The Grafana client is configured from environment variables:

GRAFANA_URL=https://grafana.example.com
GRAFANA_TOKEN=<bearer-token>

If GRAFANA_URL is unset, testkit refuses to build any middleware and the agent fails at startup — declaring a testing: block without Grafana is treated as a misconfiguration, not a soft warning.

Behavior

  1. On each Run, the module's action executes normally.
  2. testkit schedules a deferred evaluation using time.AfterFunc with delay = wait. No goroutine stays parked during the wait.
  3. When the timer fires:
    • The querier runs a Prometheus query_range through Grafana's datasource proxy (/api/datasources/proxy/uid/<id>/api/v1/query_range).
    • Time range is [now - timeWindow, now], with step = timeWindow (one sample).
    • The last numeric value of the first series is compared to threshold using operator.
  4. The result is published as chaos_test_success{name="<module>"}:
    • 1 if the assertion passes
    • 0 if the assertion fails or the query errored

The gauge contract

ValueMeaning
1Query succeeded and operator(value, threshold) is true.
0Either the query failed, no querier was configured, or the check failed.
absentThe module never ran at least once since the agent started.

This is by design — a flat 0 on your dashboard is always a failure, whether the backend was unreachable or the SLO was breached. Alert on it.
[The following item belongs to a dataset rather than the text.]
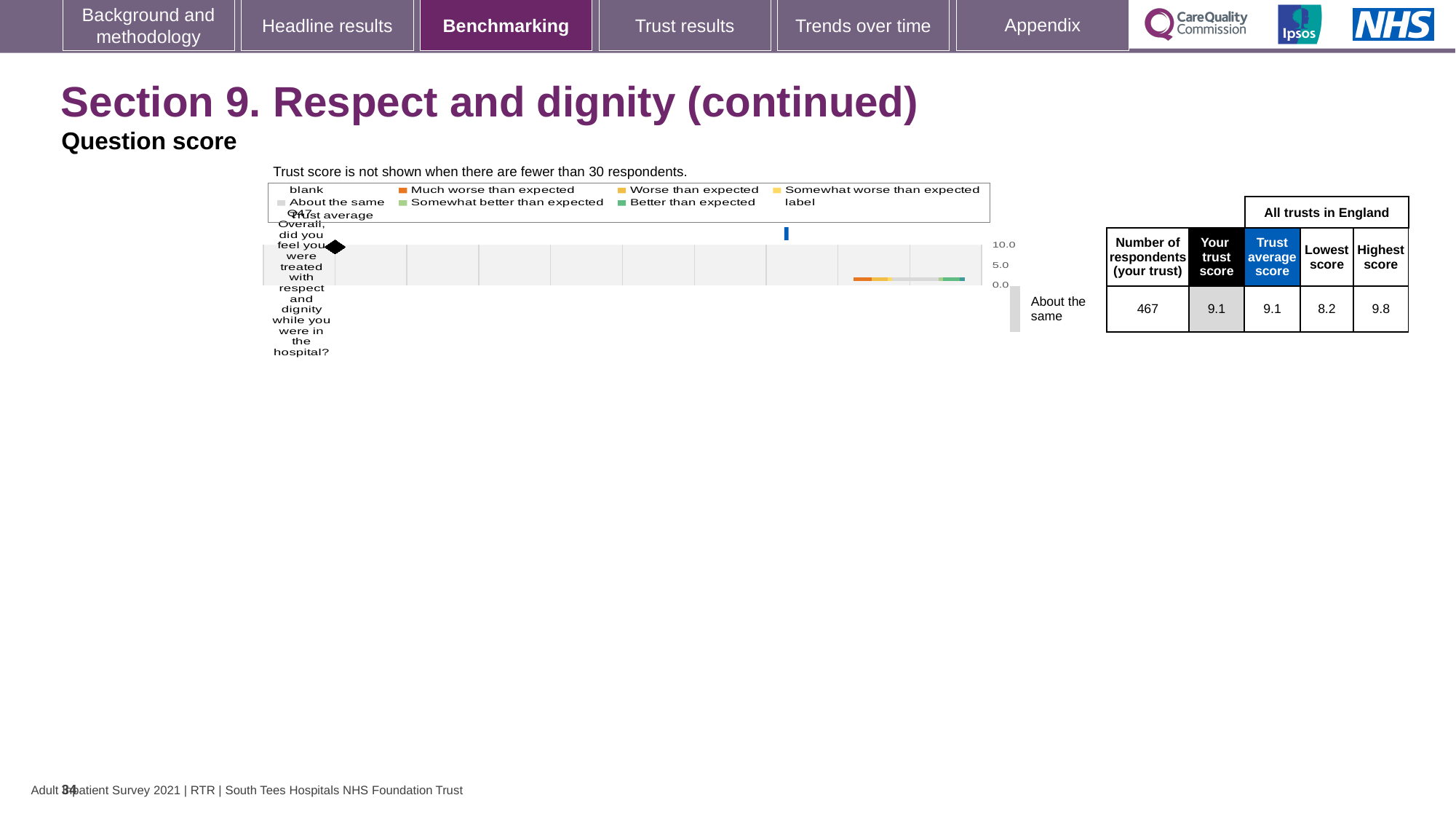
Is your trust score for Q47 greater or less than 5.0 on the chart axis? greater What is your trust score for Q47? 9.1 What is the lowest score among all trusts in England for Q47? 8.2 What is the number of respondents for your trust shown for Q47? 467 How many questions are plotted on the chart? 1 What is the highest score among all trusts in England for Q47? 9.8 What is the difference between the highest score and the lowest score for Q47? 1.6 What is the trust average score for Q47 across all trusts in England? 9.1 Is your trust score for Q47 larger than, smaller than, or equal to the trust average score? equal What kind of chart is shown on the slide? bar chart What benchmark category is shown for Q47 next to the chart? About the same What is the maximum value shown on the chart's vertical axis? 10.0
Example: "no 5xx during a rollout"

kind: Rollout
name: rollout-checkout
metadata: {namespace: checkout}
scenario:
interval: 1h
matchers: {deploymentName: checkout}

testing:
client: grafana
specs:
datasourceId: prod-prom
query: sum(rate(http_requests_total{service="checkout",code=~"5.."}[5m]))
wait: 5m
timeWindow: 10m
operator: inf
threshold: 1 # tolerate < 1 req/s of 5xx

Limitations

  • Single value, single series. The current querier takes the last point of the first series — add labels to your query if the result is multi-series.
  • Grafana only. A generic Prometheus client (no Grafana proxy) is a plausible next step but not shipped.